In its Global Gender Gap Report 2022, the World Economic Forum states that it will take another 132 years before gender pay parity is achieved globally at the current rate of progress. This is the context within which women seek to build their careers and businesses, and for many these challenging professional demands are compounded by expectations at home.

Naomi George

In this episode of WiFB, Naomi George, founder of Optimum, which equips people with the positive mindset and enhanced wellbeing that enables them to thrive, discusses unrealistic expectations and how to manage them. She speaks from experience, offering advice to those who feel they don’t have enough energy or time to accomplish what they think they need to and how to deal with their guilt when they ‘fall short’.




Key Takeaways:

  • Expectation has to be viewed in the context of acceptance, approval, and belonging. Women have historically been denied these and have had to fight to be seen. As a result, many women in business have developed a ‘fighter’s mentality’ to get to where they are and stay there, which isn’t always beneficial. Instead, women must be invited to the table and own the sense that they belong there – a pathway to a more confident mindset.
  • Recognise a potentially misleading inner voice. No one can be everything to everyone all the time. Mistakes do not equal failure, and results can be achieved without striving for perfection. Be prepared not to achieve perfection every time, and practice self-compassion to turn down the inner critic.
  • Change the narrative by speaking up. When women share their stories of vulnerability, not getting things right the first time, and ‘falling short’, they give other women a sense of permission to acknowledge and share similar experiences. It also encourages the mindset that it is acceptable, justifiable, and normal to do your best but not achieve perfection every time.
  • Don’t push yourself too much. It’s not all about ‘winning’ and ‘succeeding’; the journey is about personal and professional growth, which will naturally involve setbacks. Changing your mindset from success-driven to growth-driven allows a natural progression and minimises the risk of burnout.




R: Welcome everyone to the conversation on Women in Family Business. My name is Ramia El Agamy and I’m your host. Today I am joined by the lovely Naomi George all the way from India. Hi Naomi. Welcome.

N: Hello Ramia. Thank you for having me. It’s good to be here.

R: Do you have an explanation as to why we even in the first place set ourselves up for this overachiever kind of lifestyle? What traps us into that kind of modus operandi in your opinion?

N: I think it’s a great question, Ramia, and I want to start with expectation, isolate expectation in the context of women because expectation means two things.
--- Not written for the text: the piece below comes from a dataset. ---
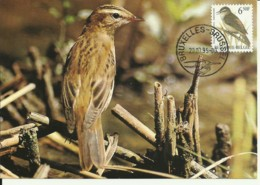 Carte Maximum - Oiseaux - Belgique - Phragmite Des Joncs - Acrocephalus Schoenobaenus - Maximumkarten (MC)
It’s about approval, acceptance, and one more key term, belonging. I want to talk about these three with regard to expectation. Given our historical fabric, we traditionally had to struggle and to fight for every right that women have been given, women’s liberation, suffrage rights onwards, and that fight continues today, reference to Roe v. Wade. We still do not have rights over our reproductive selves.

When you come from this kind of background where we’ve had to fight for every right and that right continues and we continue to fight, where we have been told what sort of personalities to have, which is all about kindness and giving and nurturing, where we are clearly defined in terms of the spaces that we need to function in, which is the domestic space, everything about a woman has been traditionally and historically in society really geared towards the other. Every time we wanted to break out of these confines, it’s been a struggle and it’s an ongoing fight. The World Economic Forum, for instance, has released a post-pandemic report that says it will take another 132 years before gender pay parity is achieved. This is the context within which we function.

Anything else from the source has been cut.